● Task item
Quote the entries in full, character for character, without their images.

● Exercise input

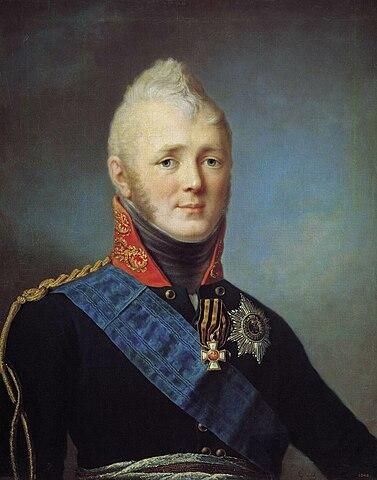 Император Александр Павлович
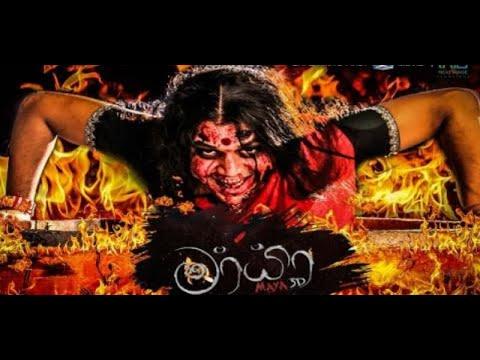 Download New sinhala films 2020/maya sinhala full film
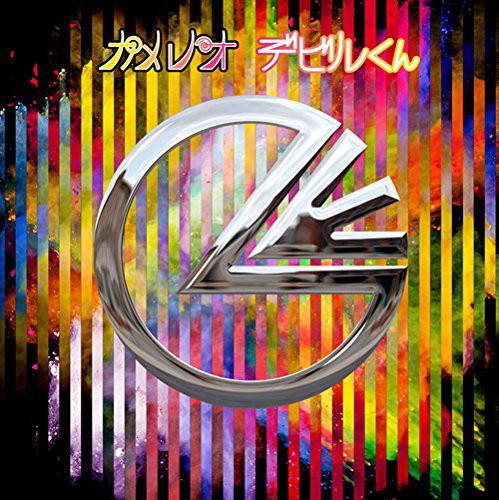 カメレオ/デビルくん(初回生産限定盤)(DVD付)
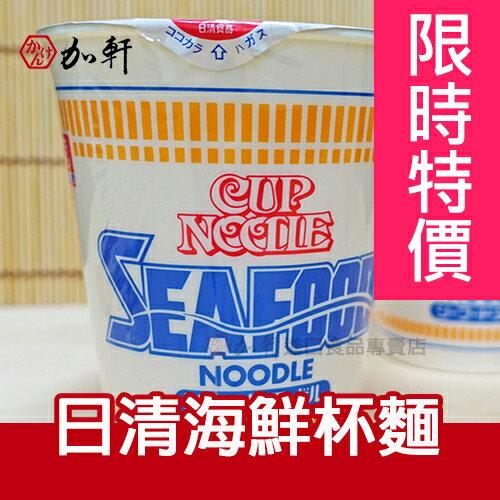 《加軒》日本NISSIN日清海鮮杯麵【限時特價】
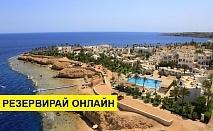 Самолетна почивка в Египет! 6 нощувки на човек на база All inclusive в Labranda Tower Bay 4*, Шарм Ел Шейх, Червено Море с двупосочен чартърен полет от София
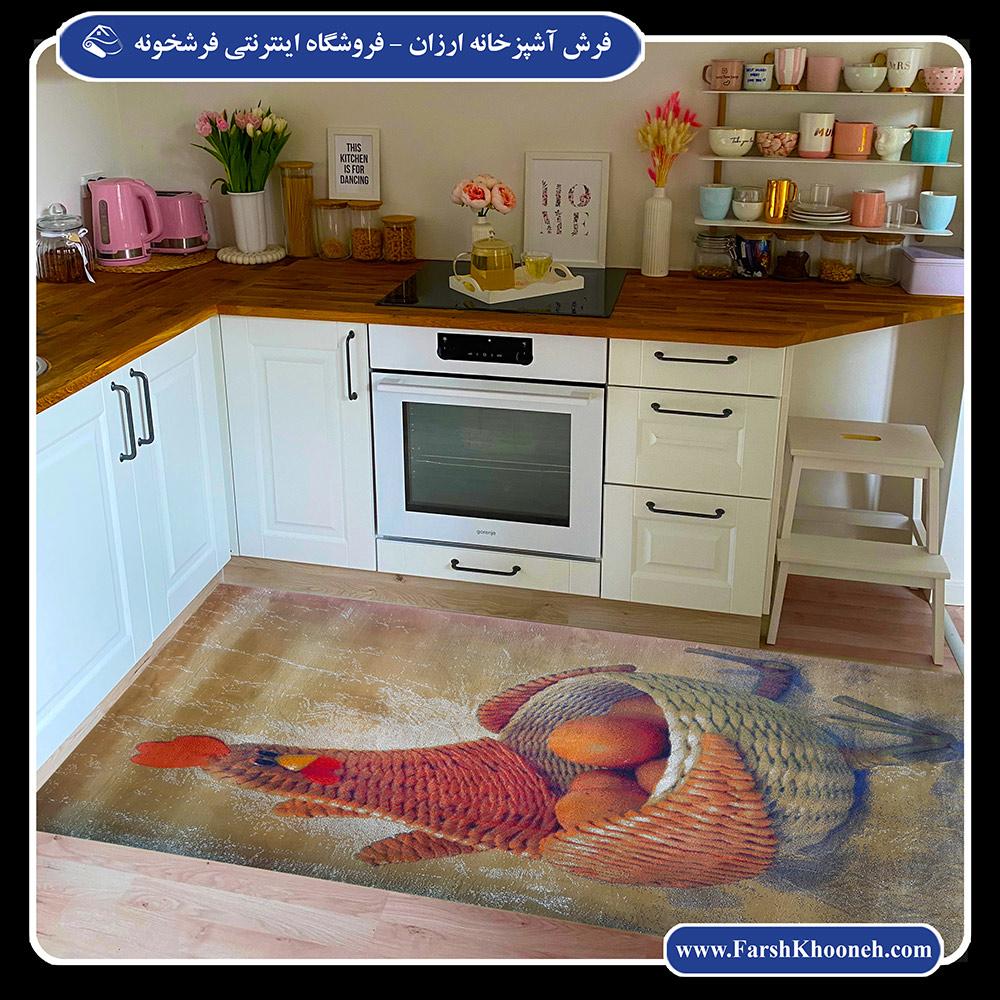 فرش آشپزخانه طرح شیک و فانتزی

● Response below
 Император Александр Павлович
 Download New sinhala films 2020/maya sinhala full film
 カメレオ/デビルくん(初回生産限定盤)(DVD付)
 《加軒》日本NISSIN日清海鮮杯麵【限時特價】
 Самолетна почивка в Египет! 6 нощувки на човек на база All inclusive в Labranda Tower Bay 4*, Шарм Ел Шейх, Червено Море с двупосочен чартърен полет от София
 فرش آشپزخانه طرح شیک و فانتزی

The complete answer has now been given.